A divizion (dywizjon) (a word in several European languages, mostly Slavic) is a military unit in some armed branches, usually artillery and cavalry, being an equivalent of battalion. It should be distinguished from division, which is a larger formation. The same word is used in some of these languages for a group of naval vessels (a division in naval usage).

Usage
 Russia / USSR: divizion (дивизион) is an artillery(also anti-aircraft and surface-to-air missile artillery) or cavalry battalion, and also a group of naval vessels. It was also used in relation to air force units and armoured train units. (An equivalent of a division is divizya (дивизия) in Russian.) 

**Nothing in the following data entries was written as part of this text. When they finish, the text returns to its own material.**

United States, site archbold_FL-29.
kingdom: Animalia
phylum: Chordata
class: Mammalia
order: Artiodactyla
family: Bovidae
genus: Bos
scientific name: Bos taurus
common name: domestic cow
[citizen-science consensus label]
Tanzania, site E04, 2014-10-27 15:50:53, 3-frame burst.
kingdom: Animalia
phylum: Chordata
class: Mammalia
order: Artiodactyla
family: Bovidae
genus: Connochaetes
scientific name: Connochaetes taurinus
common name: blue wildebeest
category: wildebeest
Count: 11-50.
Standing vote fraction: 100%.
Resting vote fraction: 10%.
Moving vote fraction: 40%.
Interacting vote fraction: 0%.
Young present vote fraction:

 Poland: dywizjon is an artillery or cavalry battalion, including armoured cavalry, and also a group of naval vessels. It was also used in relation to air force units (e.g. "dywizjon 303" - "303 squadron" in RAF during WW II) and armoured train units. An equivalent of a division is dywizja in Polish.)
 Yugoslavia and successor countries: term divizion or дивизион (also spelled "divizijun") is used instead of battalion in artillery and anti-aircraft artillery branch but also for naval units of battalion, regiment or brigade size. Croatian Army at some point stopped using term "divizijun" in artillery and anti-aircraft artillery and the same term as in other branches is used instead ("bojna" i.e. "battalion"). Term "divizijun" is still used in Croatian Navy and has an equivalent of a non-commonwealth regiment. (An equivalent of English term "division" is divizija or дивизија in Serbo-Croatian.)
 Bulgaria: divizion (дивизион) is an artillery or rocket artillery battalion, and also a group of naval vessels. (An equivalent of a division is divizya (дивизия) in Bulgarian.)